Re: dyntick-idle CPU and node's qsmask

From: "Paul E. McKenney" <paulmck@linux.ibm.com>
To: Joel Fernandes <joel@joelfernandes.org>
Cc: linux-kernel@vger.kernel.org, josh@joshtriplett.org,
	rostedt@goodmis.org, mathieu.desnoyers@efficios.com,
	jiangshanlai@gmail.com
Subject: Re: dyntick-idle CPU and node's qsmask
Date: Sat, 10 Nov 2018 20:22:10 -0800	[thread overview]
Message-ID: <20181111042210.GN4170@linux.ibm.com> (raw)
In-Reply-To: <20181111030925.GA182908@google.com>

On Sat, Nov 10, 2018 at 07:09:25PM -0800, Joel Fernandes wrote:
> On Sat, Nov 10, 2018 at 03:04:36PM -0800, Paul E. McKenney wrote:
> > On Sat, Nov 10, 2018 at 01:46:59PM -0800, Joel Fernandes wrote:
> > > Hi Paul and everyone,
> > > 
> > > I was tracing/studying the RCU code today in paul/dev branch and noticed that
> > > for dyntick-idle CPUs, the RCU GP thread is clearing the rnp->qsmask
> > > corresponding to the leaf node for the idle CPU, and reporting a QS on their
> > > behalf.
> > > 
> > > rcu_sched-10    [003]    40.008039: rcu_fqs:              rcu_sched 792 0 dti
> > > rcu_sched-10    [003]    40.008039: rcu_fqs:              rcu_sched 801 2 dti
> > > rcu_sched-10    [003]    40.008041: rcu_quiescent_state_report: rcu_sched 805 5>0 0 0 3 0
> > > 
> > > That's all good but I was wondering if we can do better for the idle CPUs if
> > > we can some how not set the qsmask of the node in the first place. Then no
> > > reporting would be needed of quiescent state is needed for idle CPUs right?
> > > And we would also not need to acquire the rnp lock I think.
> > > 
> > > At least for a single node tree RCU system, it seems that would avoid needing
> > > to acquire the lock without complications. Anyway let me know your thoughts
> > > and happy to discuss this at the hallways of the LPC as well for folks
> > > attending :)
> > 
> > We could, but that would require consulting the rcu_data structure for
> > each CPU while initializing the grace period, thus increasing the number
> > of cache misses during grace-period initialization and also shortly after
> > for any non-idle CPUs.  This seems backwards on busy systems where each
> 
> When I traced, it appears to me that rcu_data structure of a remote CPU was
> being consulted anyway by the rcu_sched thread. So it seems like such cache
> miss would happen anyway whether it is during grace-period initialization or
> during the fqs stage? I guess I'm trying to say, the consultation of remote
> CPU's rcu_data happens anyway.

Hmmm...

The rcu_gp_init() function does access an rcu_data structure, but it is
that of the current CPU, so shouldn't involve a communications cache miss,
at least not in the common case.

Or are you seeing these cross-CPU rcu_data accesses in rcu_gp_fqs() or
functions that it calls?  In that case, please see below.

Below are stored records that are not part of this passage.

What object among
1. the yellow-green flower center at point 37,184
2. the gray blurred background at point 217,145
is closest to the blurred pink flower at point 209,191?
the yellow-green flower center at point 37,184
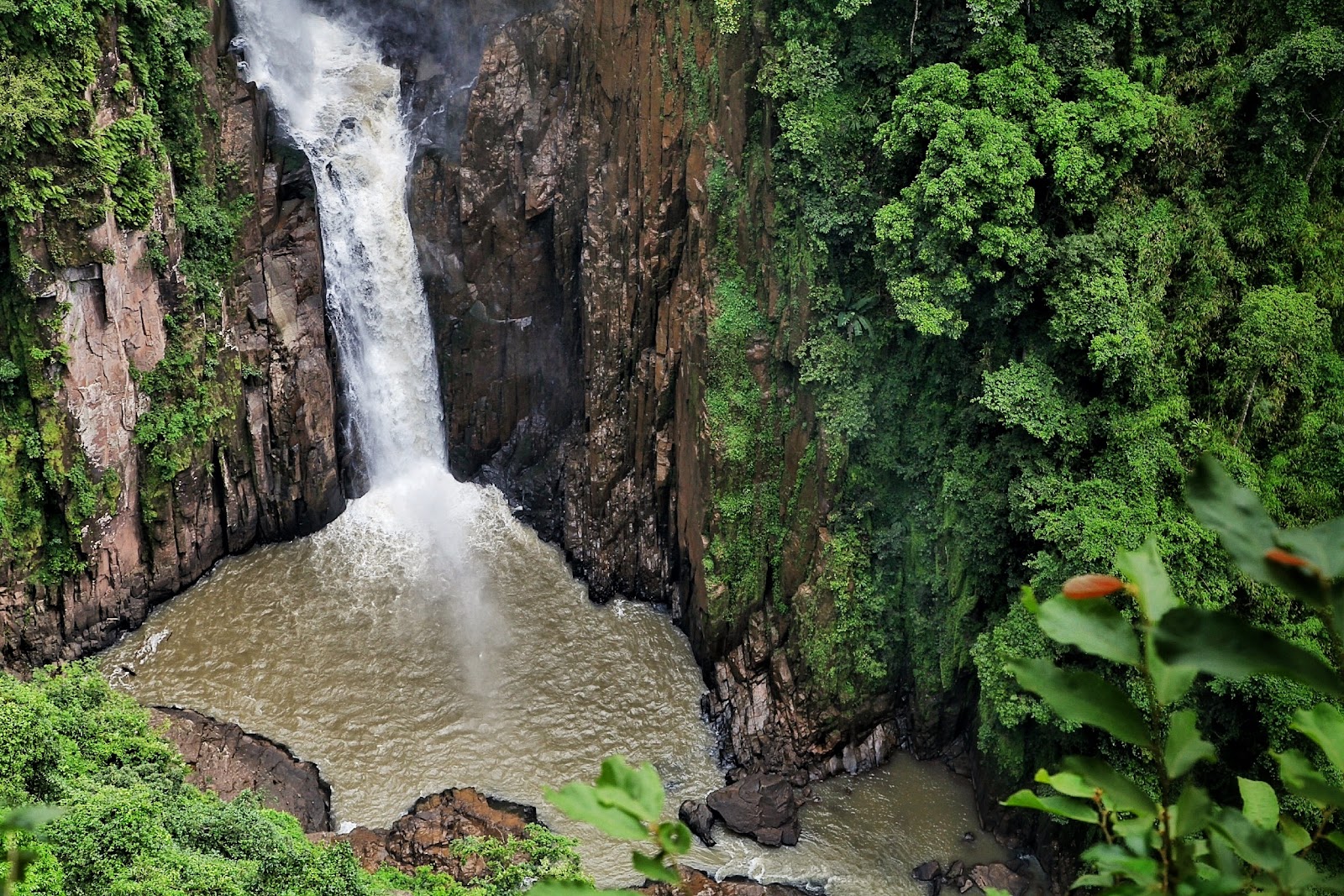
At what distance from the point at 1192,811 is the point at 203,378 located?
53.0ft

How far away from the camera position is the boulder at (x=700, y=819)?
42.3 ft

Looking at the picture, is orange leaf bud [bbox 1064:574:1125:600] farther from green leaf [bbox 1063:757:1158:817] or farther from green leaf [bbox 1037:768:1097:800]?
green leaf [bbox 1037:768:1097:800]

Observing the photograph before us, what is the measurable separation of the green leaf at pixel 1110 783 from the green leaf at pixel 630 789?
0.57m

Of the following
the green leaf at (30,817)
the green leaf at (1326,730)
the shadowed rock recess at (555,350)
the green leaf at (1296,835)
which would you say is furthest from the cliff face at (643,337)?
the green leaf at (30,817)

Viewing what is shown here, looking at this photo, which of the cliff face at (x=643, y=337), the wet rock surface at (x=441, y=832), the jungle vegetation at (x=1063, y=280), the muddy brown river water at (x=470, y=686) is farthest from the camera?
the cliff face at (x=643, y=337)

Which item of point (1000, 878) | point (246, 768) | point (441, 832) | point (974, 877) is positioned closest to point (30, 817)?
point (441, 832)

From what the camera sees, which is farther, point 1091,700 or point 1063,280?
point 1063,280

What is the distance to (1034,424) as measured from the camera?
1086 centimetres

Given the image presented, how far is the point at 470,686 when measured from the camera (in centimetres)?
1487

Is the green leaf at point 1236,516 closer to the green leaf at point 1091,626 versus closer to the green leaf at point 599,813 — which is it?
the green leaf at point 1091,626

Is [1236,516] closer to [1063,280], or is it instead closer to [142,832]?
[142,832]

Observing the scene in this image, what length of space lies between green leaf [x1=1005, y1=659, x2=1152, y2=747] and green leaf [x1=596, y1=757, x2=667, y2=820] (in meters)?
0.49

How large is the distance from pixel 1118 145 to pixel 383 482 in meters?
12.8

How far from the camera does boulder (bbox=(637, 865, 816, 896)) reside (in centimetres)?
1198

> > CPU will with high probability report its own quiescent state before three
> > jiffies pass, in which case the cache misses on the rcu_data structures
> > would be wasted motion.
> 
> If all the CPUs are busy and reporting their QS themselves, then I think the
> qsmask is likely 0 so then rcu_implicit_dynticks_qs (called from
> force_qs_rnp) wouldn't be called and so there would no cache misses on
> rcu_data right?

Yes, but assuming that all CPUs report their quiescent states before
the first call to rcu_gp_fqs().  One exception is when some CPU is
looping in the kernel for many milliseconds without passing through a
quiescent state.  This is because for recent kernels, cond_resched()
is not a quiescent state until the grace period is something like 100
milliseconds old.  (For older kernels, cond_resched() was never an RCU
quiescent state unless it actually scheduled.)

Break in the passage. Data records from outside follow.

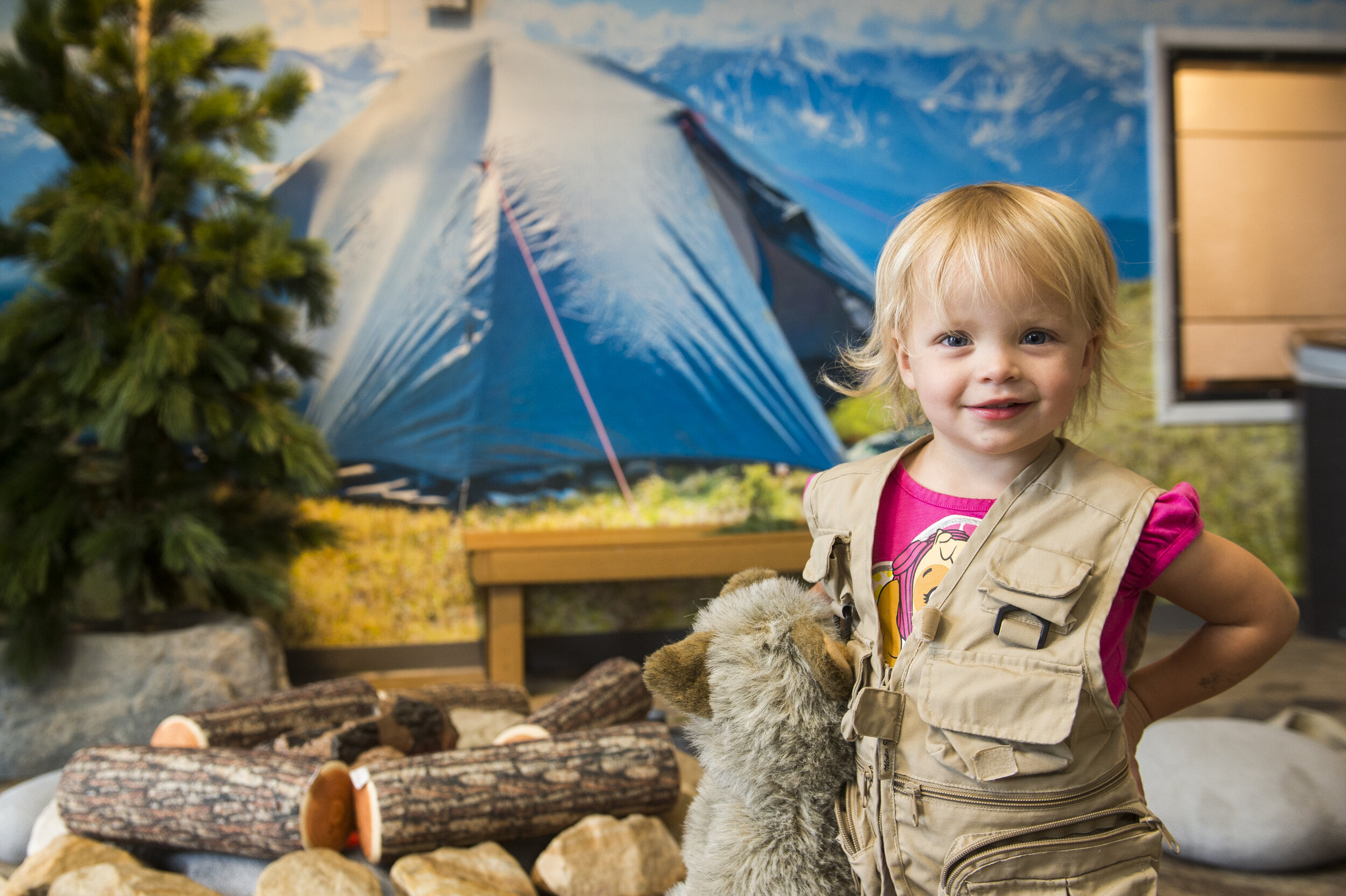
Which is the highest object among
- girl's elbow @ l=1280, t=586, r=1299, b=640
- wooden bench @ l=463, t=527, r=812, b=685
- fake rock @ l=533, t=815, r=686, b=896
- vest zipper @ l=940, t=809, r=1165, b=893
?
girl's elbow @ l=1280, t=586, r=1299, b=640

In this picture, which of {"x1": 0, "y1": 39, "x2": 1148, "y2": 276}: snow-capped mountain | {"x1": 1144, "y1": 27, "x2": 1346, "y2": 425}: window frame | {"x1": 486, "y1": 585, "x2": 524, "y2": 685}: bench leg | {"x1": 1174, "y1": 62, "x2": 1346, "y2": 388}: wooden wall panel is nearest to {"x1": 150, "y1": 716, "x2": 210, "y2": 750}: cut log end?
{"x1": 486, "y1": 585, "x2": 524, "y2": 685}: bench leg

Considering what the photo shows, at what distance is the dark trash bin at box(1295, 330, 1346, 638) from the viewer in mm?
3516

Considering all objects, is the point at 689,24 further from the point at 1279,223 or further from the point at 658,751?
the point at 658,751

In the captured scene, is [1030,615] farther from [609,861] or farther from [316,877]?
[316,877]

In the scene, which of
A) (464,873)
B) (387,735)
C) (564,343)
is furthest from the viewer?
(564,343)

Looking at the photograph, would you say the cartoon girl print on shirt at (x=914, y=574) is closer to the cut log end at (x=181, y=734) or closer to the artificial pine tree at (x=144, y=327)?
the cut log end at (x=181, y=734)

Why wait 100 milliseconds?  Because otherwise the increase in
cond_resched() overhead shows up all too well, causing 0day test robot
to complain bitterly.  Besides, I would expect that in the common case,
CPUs would be executing usermode code.

Ah, did you build with NO_HZ_FULL, boot with nohz_full CPUs, and then run
CPU-bound usermode workloads on those CPUs?  Such CPUs would appear to
be idle from an RCU perspective.  But these CPUs would never touch their
rcu_data structures, so they would likely remain in the RCU grace-period
kthread's cache.  So this should work well also.  Give or take that other
work would likely eject them from the cache, but in that case they would
be capacity cache misses rather than the aforementioned communications
cache misses.  Not that this distinction matters to whoever is measuring
performance.  ;-)

> > Now, this does increase overhead on mostly idle systems, but the theory
> > is that mostly idle systems are most able to absorb this extra overhead.
> 
> Yes. Could we use rcuperf to check the impact of such change?

I would be very surprised if the overhead was large enough for rcuperf
to be able to see it.

> Anyway it was just an idea that popped up when I was going through traces :)
> Thanks for the discussion and happy to discuss further or try out anything.

Either way, I do appreciate your going through this.  People have found
RCU bugs this way, one of which involved RCU uselessly calling a particular
function twice in quick succession.  ;-)

							Thanx, Paul